Già negli anni Sessanta i calciatori avevano una cattiva nomea, e il padre non voleva che uscisse con lui. Così rimasero fidanzati per tre anni a distanza: per vederlo, doveva marinare la scuola. Il resto del rapporto viaggiava sulla corriera dei portalettere.
Oggi Franca Basti è una signora distinta, dai modi garbati, una donna del ceto medio di provincia che ha prosperato nel Dopoguerra. Custodisce in una cassettina tutta la corrispondenza amorosa con l’uomo che scelse come compagno, Giovanni Palpacelli, un ragazzo anconetano cresciuto a Pescara, di mestiere ala destra. Quando parla del marito, le si inumidiscono ancora gli occhi e racconta di un uomo buono, una persona a posto, cui voleva bene e con cui si è tenuta compagnia per una vita. In quelle lettere, lui raccontava il suo patimento d’amore: quanto gli pesasse starle lontano; quanto poco gli interessasse il pallone, da quando l’aveva conosciuta. Per lei avrebbe cercato un lavoro serio, perché lei sarebbe diventata la madre dei suoi figli e lui avrebbe smesso di vivere per la partita della domenica, pur di essere un buon padre di famiglia.
Quando smuove i ricordi, la signora Palpacelli lo fa con un lieve affanno: come volesse prevenire la domanda – quella domanda – che qualcuno certamente ha azzardato, rinfocolando una fitta alla bocca dello stomaco e la memoria di scene terribili. Perché il loro unico figlio maschio, Roberto, un ragazzo cresciuto nella buona borghesia di provincia, amato e coccolato, sportivo e brillante, ha deciso di entrare a gamba tesa sulla vita, trascinando nel suo vortice disperato tutte le persone che gli stavano accanto?
Giovanni non c’è più, dal dicembre del 2011. Quando era giovane, Cecio – come veniva chiamato dagli appassionati di calcio perché piccolo e compatto – era un atleta esplosivo, in fascia correva veloce e sgusciava via dalle difese avversarie. Al figlio ha donato, in un corpo dalle misure più moderne, le stesse qualità genetiche. Le cronache calcistiche dei tempi, sul Corriere Adriatico, lo raccontano come uno da serie maggiori, che avrebbe meritato una carriera più saporita.

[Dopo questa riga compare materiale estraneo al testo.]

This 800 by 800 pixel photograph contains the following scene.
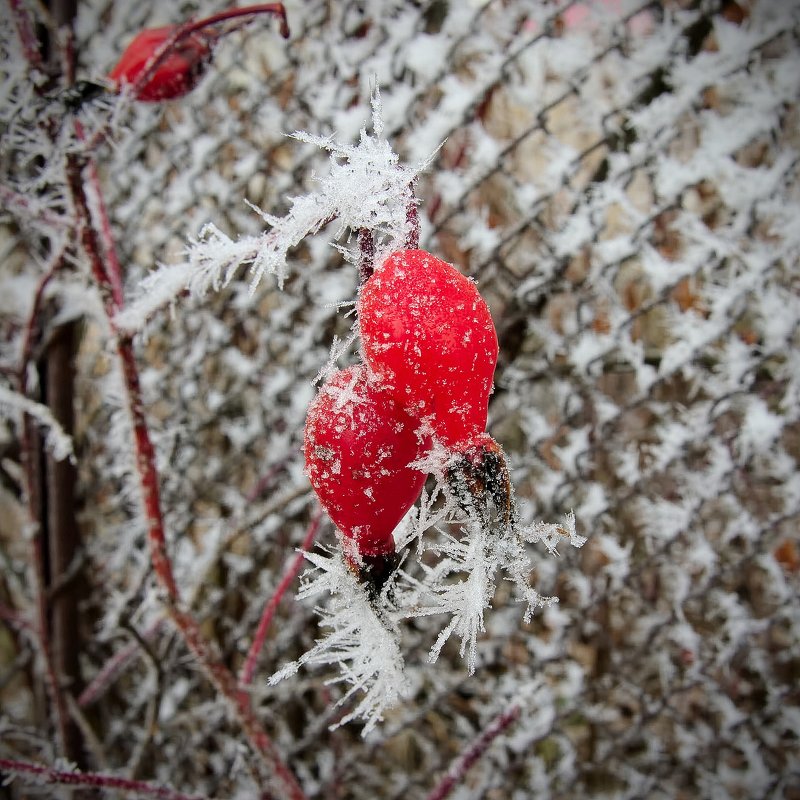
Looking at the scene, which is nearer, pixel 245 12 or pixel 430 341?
pixel 430 341

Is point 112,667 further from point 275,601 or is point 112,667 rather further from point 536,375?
point 536,375

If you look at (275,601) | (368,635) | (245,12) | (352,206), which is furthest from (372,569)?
(245,12)

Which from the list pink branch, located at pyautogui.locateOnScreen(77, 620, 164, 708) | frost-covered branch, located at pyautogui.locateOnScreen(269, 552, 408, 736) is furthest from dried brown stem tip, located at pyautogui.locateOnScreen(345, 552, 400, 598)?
pink branch, located at pyautogui.locateOnScreen(77, 620, 164, 708)

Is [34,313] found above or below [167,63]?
below

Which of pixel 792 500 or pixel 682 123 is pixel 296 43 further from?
pixel 792 500

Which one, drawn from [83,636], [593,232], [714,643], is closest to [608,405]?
[593,232]

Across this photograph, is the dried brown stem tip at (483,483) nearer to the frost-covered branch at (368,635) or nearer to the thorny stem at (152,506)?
the frost-covered branch at (368,635)

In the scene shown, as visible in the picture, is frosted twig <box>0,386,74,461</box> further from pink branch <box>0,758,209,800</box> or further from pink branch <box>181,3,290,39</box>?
pink branch <box>181,3,290,39</box>
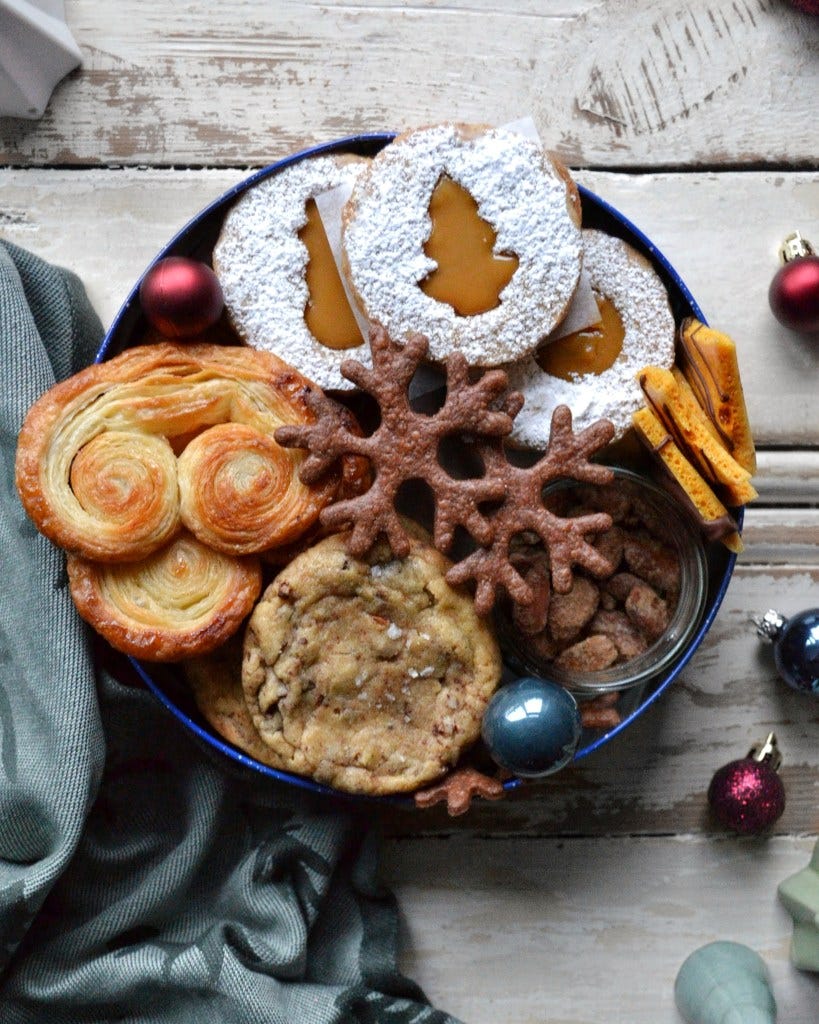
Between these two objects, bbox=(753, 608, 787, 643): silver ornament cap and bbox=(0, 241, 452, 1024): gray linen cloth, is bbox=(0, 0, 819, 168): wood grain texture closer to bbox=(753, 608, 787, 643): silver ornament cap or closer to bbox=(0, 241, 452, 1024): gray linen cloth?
bbox=(0, 241, 452, 1024): gray linen cloth

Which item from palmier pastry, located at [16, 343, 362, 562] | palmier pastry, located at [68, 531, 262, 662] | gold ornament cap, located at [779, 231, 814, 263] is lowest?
palmier pastry, located at [68, 531, 262, 662]

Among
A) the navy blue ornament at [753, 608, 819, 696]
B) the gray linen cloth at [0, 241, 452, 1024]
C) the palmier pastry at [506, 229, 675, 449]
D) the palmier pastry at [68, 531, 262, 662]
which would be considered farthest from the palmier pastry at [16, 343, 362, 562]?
the navy blue ornament at [753, 608, 819, 696]

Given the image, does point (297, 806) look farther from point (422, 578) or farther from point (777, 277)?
point (777, 277)

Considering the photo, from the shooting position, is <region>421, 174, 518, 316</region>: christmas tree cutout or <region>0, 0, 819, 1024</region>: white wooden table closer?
<region>421, 174, 518, 316</region>: christmas tree cutout

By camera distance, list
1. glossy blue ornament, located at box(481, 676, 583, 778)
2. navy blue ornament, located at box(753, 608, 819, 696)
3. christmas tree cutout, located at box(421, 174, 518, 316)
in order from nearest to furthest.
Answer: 1. glossy blue ornament, located at box(481, 676, 583, 778)
2. christmas tree cutout, located at box(421, 174, 518, 316)
3. navy blue ornament, located at box(753, 608, 819, 696)

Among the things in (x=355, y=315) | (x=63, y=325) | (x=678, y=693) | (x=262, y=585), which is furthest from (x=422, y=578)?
(x=63, y=325)

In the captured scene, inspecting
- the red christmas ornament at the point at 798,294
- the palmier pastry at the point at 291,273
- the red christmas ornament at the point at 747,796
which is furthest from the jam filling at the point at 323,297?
the red christmas ornament at the point at 747,796
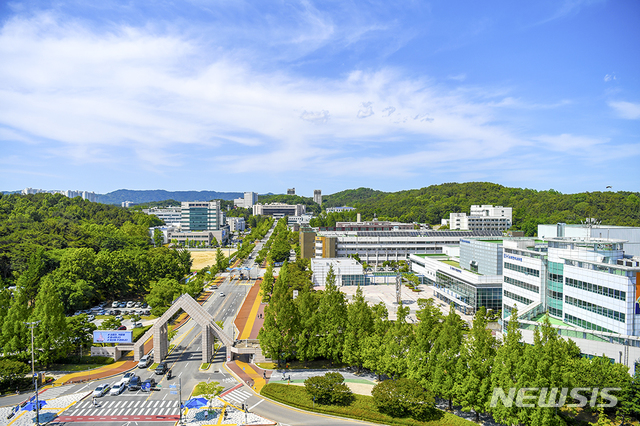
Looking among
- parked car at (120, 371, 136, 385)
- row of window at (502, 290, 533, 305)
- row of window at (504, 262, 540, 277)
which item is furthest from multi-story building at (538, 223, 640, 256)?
parked car at (120, 371, 136, 385)

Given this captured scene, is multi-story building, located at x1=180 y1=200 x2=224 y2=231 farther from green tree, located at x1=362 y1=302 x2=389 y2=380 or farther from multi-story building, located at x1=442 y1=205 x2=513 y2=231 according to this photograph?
green tree, located at x1=362 y1=302 x2=389 y2=380

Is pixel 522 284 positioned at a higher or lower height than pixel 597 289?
lower

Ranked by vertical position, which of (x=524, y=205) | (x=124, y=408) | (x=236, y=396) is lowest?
(x=124, y=408)

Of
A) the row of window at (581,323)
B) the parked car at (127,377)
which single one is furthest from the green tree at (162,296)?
the row of window at (581,323)

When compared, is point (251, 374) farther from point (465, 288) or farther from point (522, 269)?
point (465, 288)

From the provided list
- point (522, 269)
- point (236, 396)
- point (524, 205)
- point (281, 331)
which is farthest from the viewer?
point (524, 205)

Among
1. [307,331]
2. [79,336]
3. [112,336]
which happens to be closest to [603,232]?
[307,331]

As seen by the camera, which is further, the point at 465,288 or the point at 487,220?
the point at 487,220
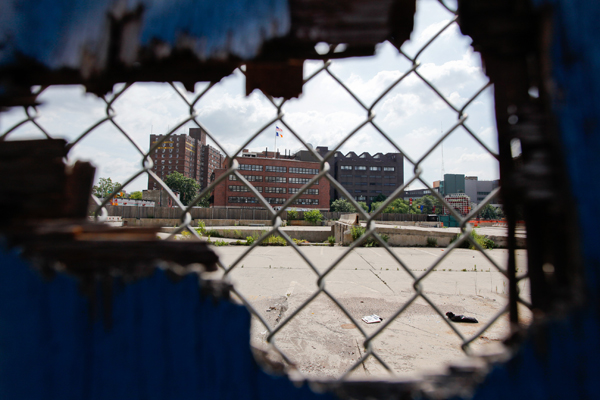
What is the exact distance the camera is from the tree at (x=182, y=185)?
3812 centimetres

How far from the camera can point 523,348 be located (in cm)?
40

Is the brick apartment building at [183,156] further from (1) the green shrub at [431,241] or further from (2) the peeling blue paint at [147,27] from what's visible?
(2) the peeling blue paint at [147,27]

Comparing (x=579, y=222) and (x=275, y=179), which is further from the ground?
(x=275, y=179)

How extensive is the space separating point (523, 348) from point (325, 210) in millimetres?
40278

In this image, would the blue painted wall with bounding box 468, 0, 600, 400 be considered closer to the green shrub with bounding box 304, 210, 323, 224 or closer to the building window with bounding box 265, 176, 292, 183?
the green shrub with bounding box 304, 210, 323, 224

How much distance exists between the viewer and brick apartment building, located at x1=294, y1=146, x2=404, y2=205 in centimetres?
5984

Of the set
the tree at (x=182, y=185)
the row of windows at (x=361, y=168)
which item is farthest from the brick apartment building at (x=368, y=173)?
the tree at (x=182, y=185)

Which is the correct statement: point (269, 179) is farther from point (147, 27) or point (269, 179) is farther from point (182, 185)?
point (147, 27)

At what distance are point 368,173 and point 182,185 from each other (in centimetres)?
3659

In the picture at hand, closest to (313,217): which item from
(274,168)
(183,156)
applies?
(274,168)

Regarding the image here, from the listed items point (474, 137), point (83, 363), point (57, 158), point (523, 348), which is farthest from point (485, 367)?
point (57, 158)

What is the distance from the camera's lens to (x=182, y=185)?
40.3m

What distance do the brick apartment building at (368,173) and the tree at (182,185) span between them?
28.3 metres

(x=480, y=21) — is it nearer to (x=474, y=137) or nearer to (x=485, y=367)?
(x=474, y=137)
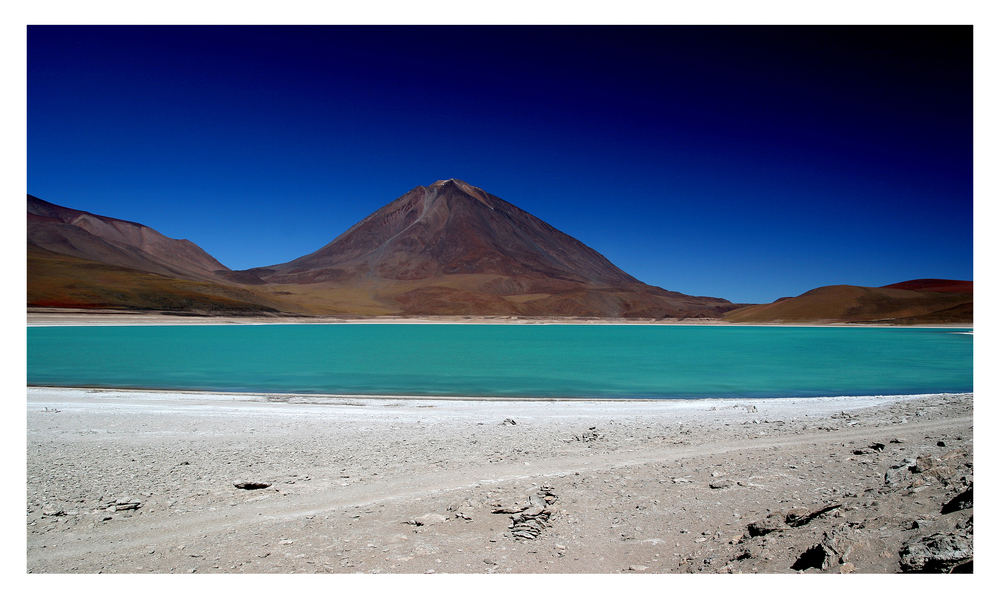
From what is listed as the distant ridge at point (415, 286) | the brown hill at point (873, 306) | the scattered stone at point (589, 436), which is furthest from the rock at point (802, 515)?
the brown hill at point (873, 306)

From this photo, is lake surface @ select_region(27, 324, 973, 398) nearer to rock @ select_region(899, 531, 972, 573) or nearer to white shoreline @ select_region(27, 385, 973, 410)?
white shoreline @ select_region(27, 385, 973, 410)

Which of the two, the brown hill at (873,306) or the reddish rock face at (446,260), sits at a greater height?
the reddish rock face at (446,260)

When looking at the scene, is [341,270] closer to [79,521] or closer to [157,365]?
[157,365]

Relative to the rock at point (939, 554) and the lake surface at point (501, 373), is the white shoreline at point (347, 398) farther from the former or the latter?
the rock at point (939, 554)

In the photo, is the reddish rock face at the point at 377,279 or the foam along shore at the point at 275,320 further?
the reddish rock face at the point at 377,279

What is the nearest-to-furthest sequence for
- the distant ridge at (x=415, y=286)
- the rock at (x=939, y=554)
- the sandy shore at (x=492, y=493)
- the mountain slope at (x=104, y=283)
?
the rock at (x=939, y=554), the sandy shore at (x=492, y=493), the mountain slope at (x=104, y=283), the distant ridge at (x=415, y=286)

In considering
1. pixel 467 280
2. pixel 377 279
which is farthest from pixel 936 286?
pixel 377 279

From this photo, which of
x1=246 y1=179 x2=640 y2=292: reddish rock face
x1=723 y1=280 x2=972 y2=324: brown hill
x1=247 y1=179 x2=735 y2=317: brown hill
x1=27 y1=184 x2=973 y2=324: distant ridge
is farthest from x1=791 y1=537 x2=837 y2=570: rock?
x1=246 y1=179 x2=640 y2=292: reddish rock face

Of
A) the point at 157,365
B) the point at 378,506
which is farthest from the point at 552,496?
the point at 157,365

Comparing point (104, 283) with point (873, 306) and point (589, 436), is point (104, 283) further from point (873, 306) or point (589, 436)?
point (873, 306)
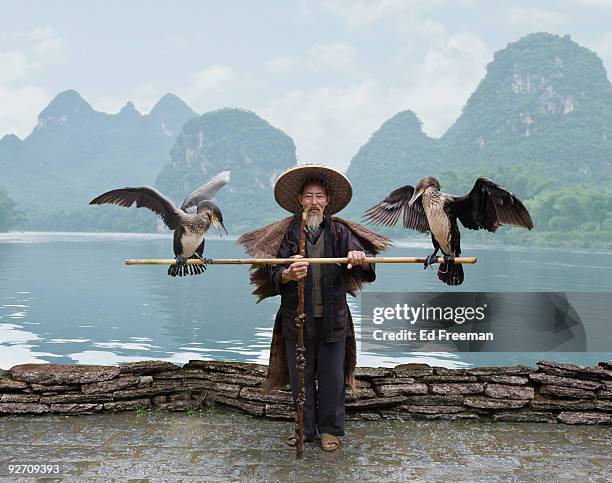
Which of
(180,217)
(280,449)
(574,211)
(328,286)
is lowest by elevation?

Classe 1932, giocava nel Cosenza e il suo gol più famoso fu quello della vittoria contro i rivali di sempre della Reggina, il 26 aprile del 1959. Una partita che finì male, a botte e tafferugli, con gli scontri fuori dal Comunale di Reggio Calabria tra bande di embrionali ultras, una fitta sassaiola, le camionette della polizia che disperdevano i tifosi inferociti per quella rete decisiva. La stagione del Cosenza terminò peggio, con la promozione in serie B sfumata per pochi punti.
L’anno successivo la malasorte divenne beffa, quando il Foggia – che aveva inseguito la squadra di Palpacelli senior per tutto il campionato – piazzò il sorpasso nelle ultime giornate. Finalmente, nel 1961, l’agognato passaggio di categoria. Nel frattempo, però, Cecio – che più di tutti avrebbe meritato quel riconoscimento – dal Cosenza calcio se ne era andato, perché lui voleva solo Franca. Ma “andato” non rende l’idea: era letteralmente scappato dal ritiro.
Aveva conosciuto l’amore della sua vita qualche anno prima allo stabilimento Miramare di Pescara. Lei era ancora minorenne, una ragazzina di Città Sant’Angelo, figlia di un imprenditore che aveva costruito il proprio benessere con una fornace di laterizi. Cecio, a parte il calcio, poteva presentare a colui che avrebbe desiderato come suocero, e che di lui manco voleva sentir parlare, soltanto il pedigree di famiglia: un padre colonnello in aviazione, un’estrazione borghese, beni al sole.
Quando scappò dal ritiro, Cecio aveva ventott’anni e la sua carriera stava iniziando a sfiorire. L’Italia, invece, era in primavera economica: per trovare un lavoro vero, a tempo indeterminato e con busta paga il ventisette del mese, bastava alzare la mano e proporsi. Godendo della stima e dell’amicizia del signor De Cecco di Fara San Martino, quello della pasta, la vicenda fu ancora più facile: Giovanni lo informò delle sue intenzioni di smettere per “fare di Franca una donna onesta”, il magnate chiamò il suo istituto di credito – il Banco di Roma – e, nel giro di poche settimane, si era aperta una posizione per lui: cassiere nella filiale di Pescara.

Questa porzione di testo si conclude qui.